Looks like you’ve got a storage device failure in process.
If you boot it from the snapshot that works, run:
dmesg
And see what the output is. My guess is that you’ll see that there are messages indicating read errors, write errors, or general I/O errors to the device nvme0n1p6.
There’s no failure in my device since it works pretty well in snapshot 20231106 (where I am right now). There’s no error in smartctl nor dmesg. This is why I believe it is some driver update issue.
The screen shows “writeback errors”. Can you post log contents from dmesg so we can see for ourselves, along with the smartctl output?
Just because it works in a particular snapshot doesn’t mean there isn’t something going on, and the photo you posted clearly shows at least btrfs errors.
You may need to run a filesystem check if the hardware is clear of errors.
There are no indications of hardware error.

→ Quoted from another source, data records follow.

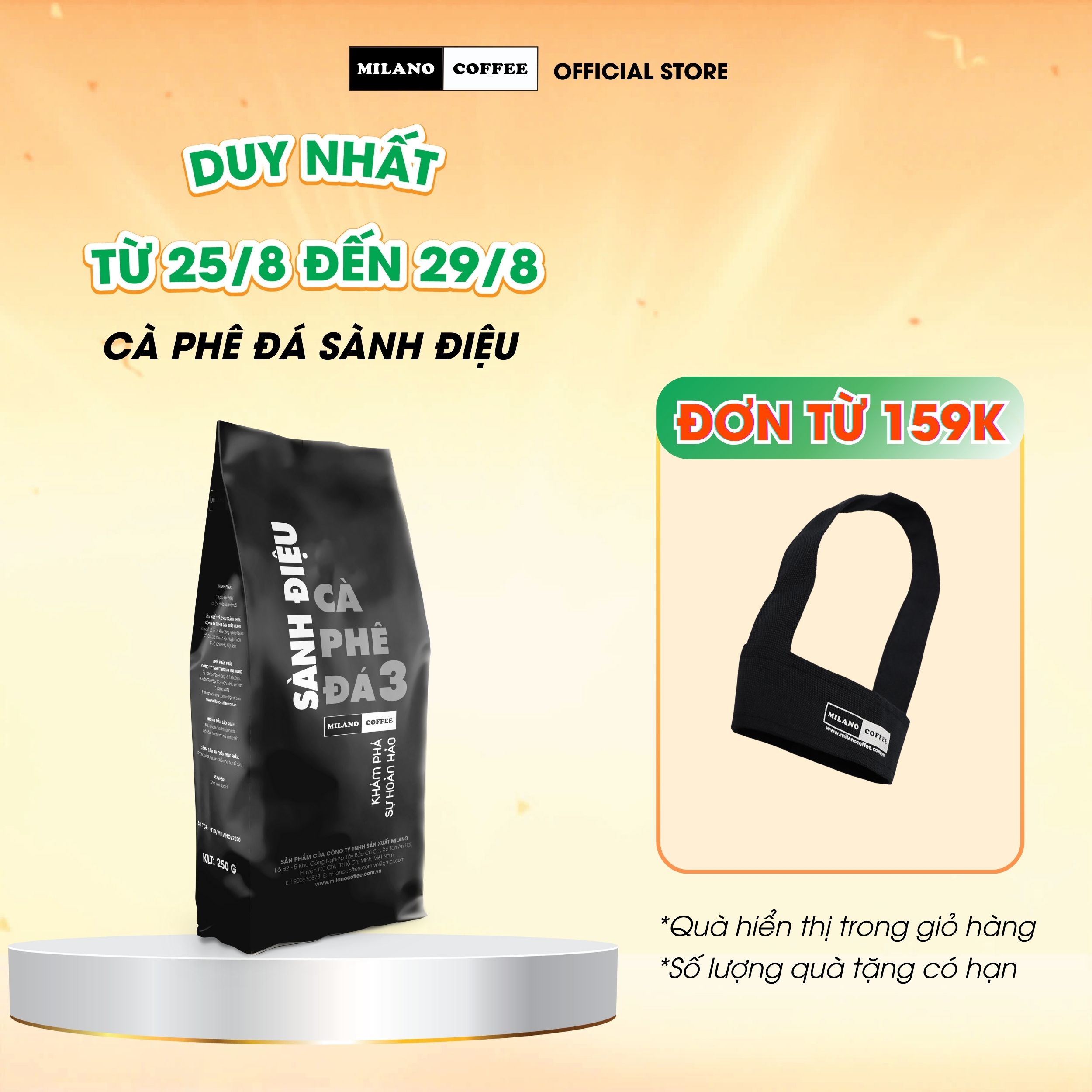 Cà phê Milano loại cà phê Đá 3 Sành Điệu 250g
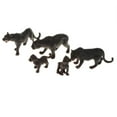 thumbnail image 1 of 5Pcs Black Leopard Model Animal Figure kids children toy Set, Home Decoration, Collection, 1 of 8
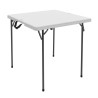 Table Piable Lifetime Blanc Acier Plastique 94 x 74 x 94 cm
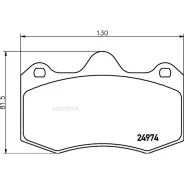 ������� ��������� SEAT Ibiza (08-) �������� (4��. ) Mintex Mintex MDB3077 MDB3077 ����
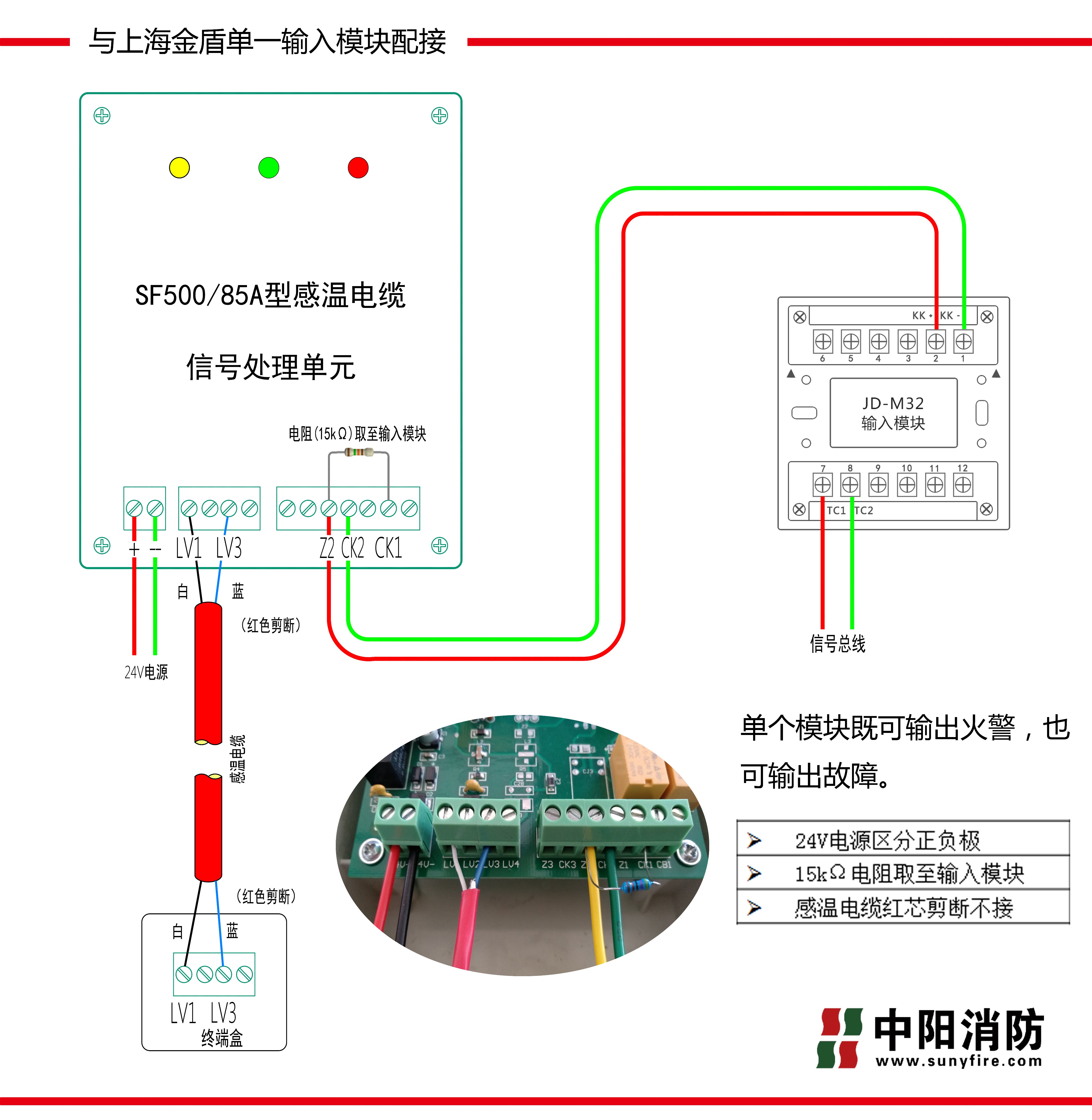 感溫電纜接線圖 金盾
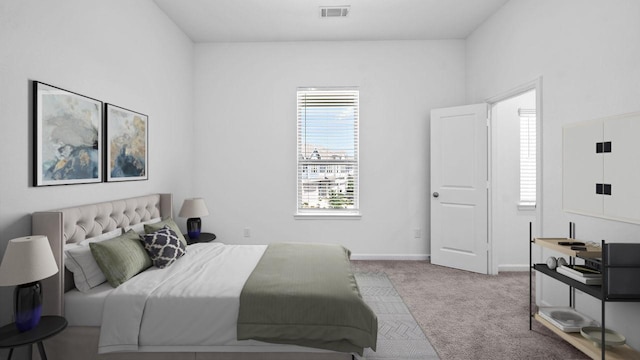 214 Fulton Station Dr, Houston, TX 77009 - bedroom featuring carpet, visible vents, and baseboards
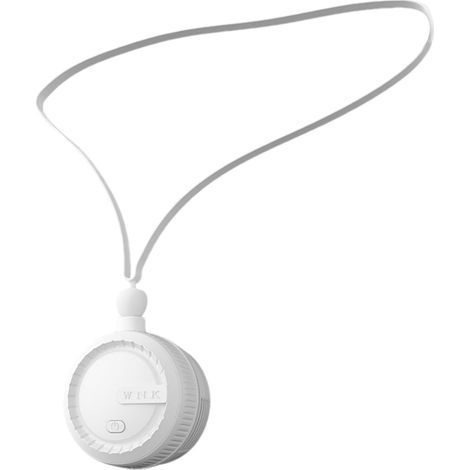 Tragbarer USB-Nackenventilator, freihändiger und geräuschloser persönlicher Nackenkühler, wiederaufladbare Mini-Nackenklimaanlage (1/5)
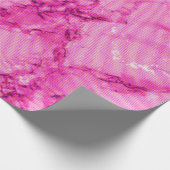 Hübsche rosa Marmortextur Geschenkpapier (Ecke)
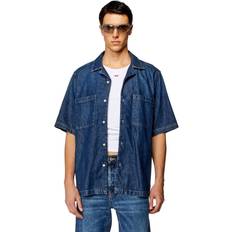 Diesel Hombre Camisas Diesel Denim Parohort Short Sleeve Shirt - Blue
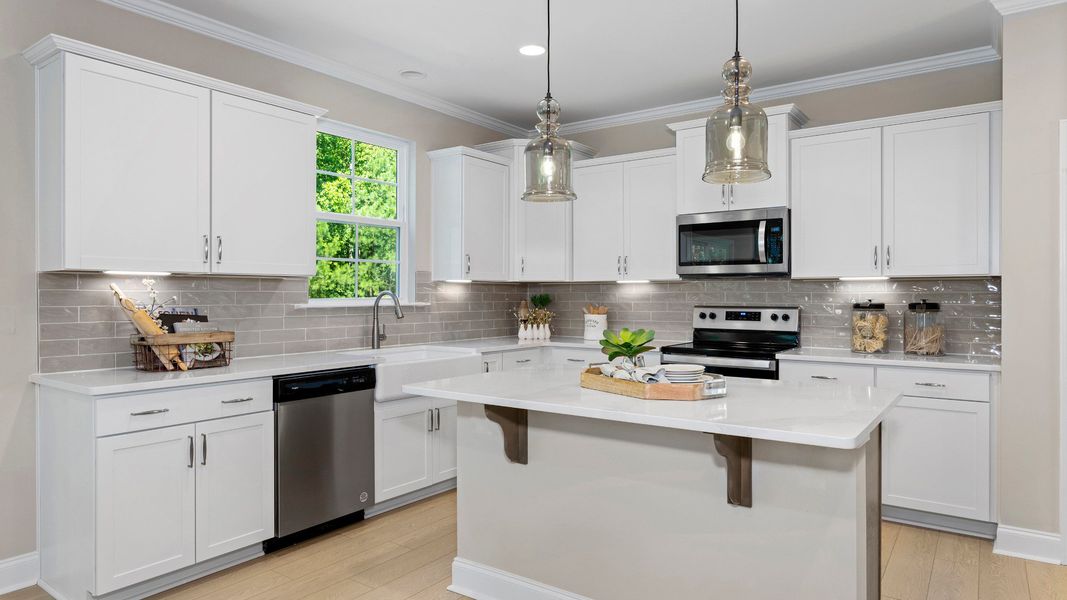 Furnished interior view inside a new home in Whispering Pines, Franklinton (Image 7).
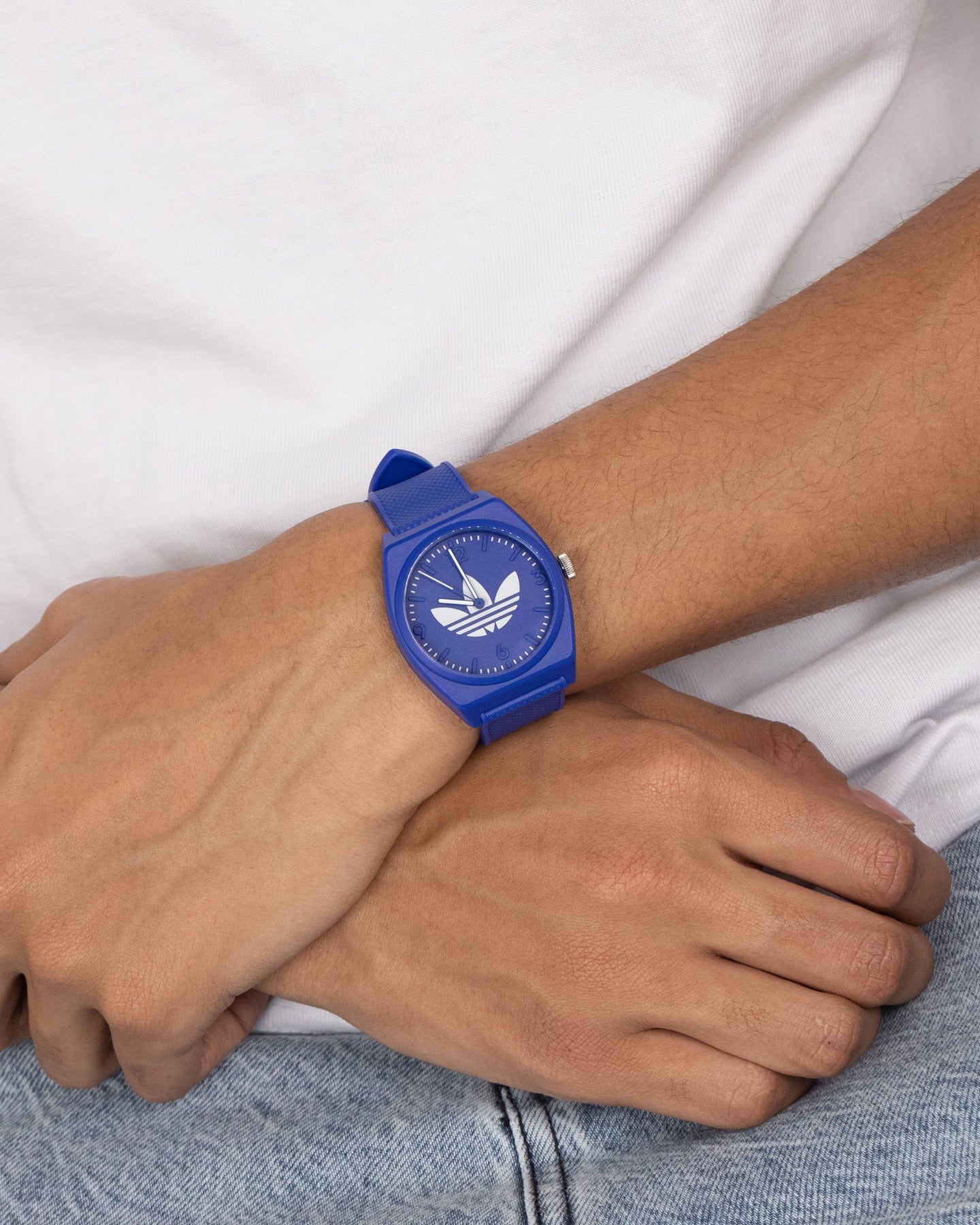 Adidas Project Two Men's Digital Sports Watch - Blue, Waterproof, Fitness Tracker for Running, Gym & Outdoor Activities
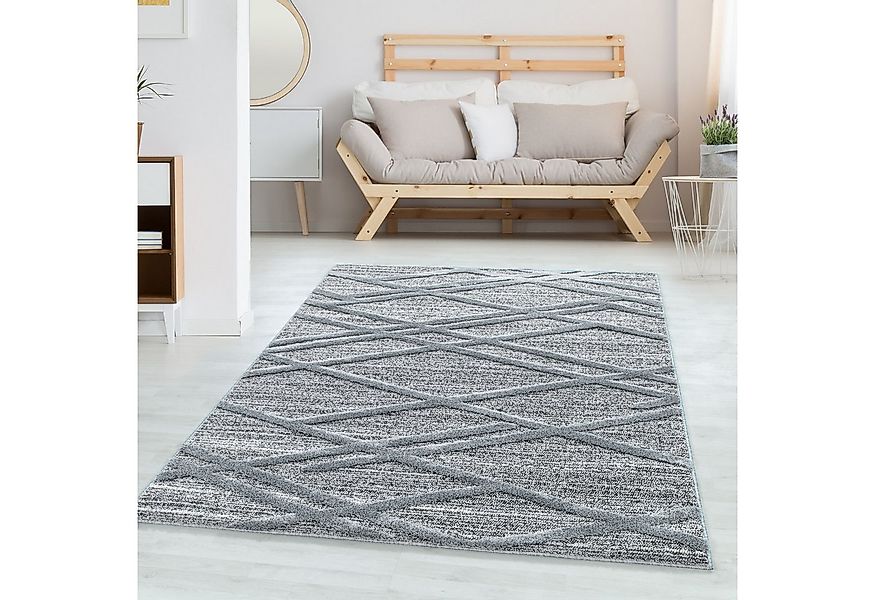 Carpettex Hochflor-Teppich Boho-Design, Rund, Höhe: 20 mm, Teppich Wohnzimm günstig online kaufen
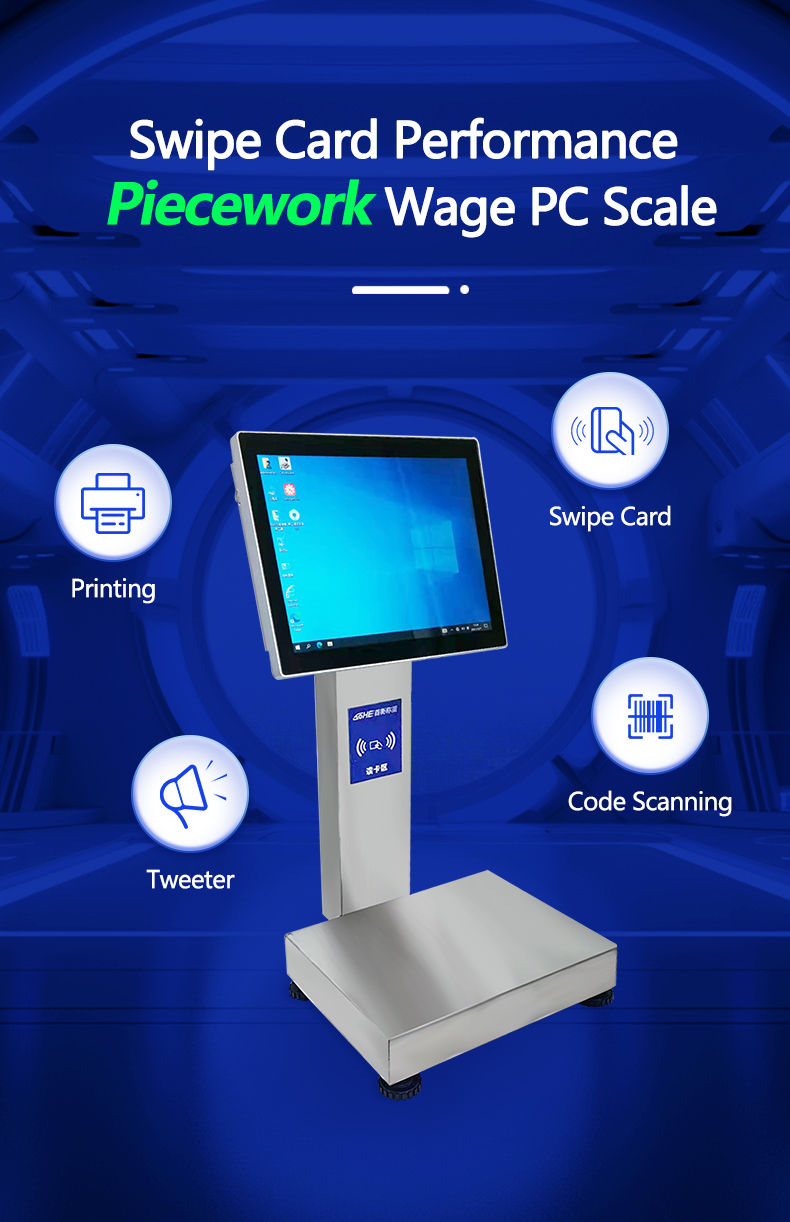 Waterproof Touch Screen SOHE Swipe Card Counting Smart Scale with 3KG Accuracy Error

All those messages are btrfs related, not hardware related. There was at least one similar report, unfortunately without any follow-up:
These sorts of btrfs errors have thrown me off course too, thinking it was hardware related.
The issue was with Btrfs RAID1C3 feature, I have detailed them in this thread.
All I can say is if you’re certain the hardware is alright, then disable btrfs features one by one until it works. Easier said than done though
Thank you all guys for your replies! Since these last days I did some tests and I noticed:
If I boot the snapshot 336 of 2024-03-28 and no rollback the system, the system runs without any problems and no error logs was given for hours (see log below)
I decide to rollback to 336, and the issue got back in a way I can’t even capture the log. See the picture taken.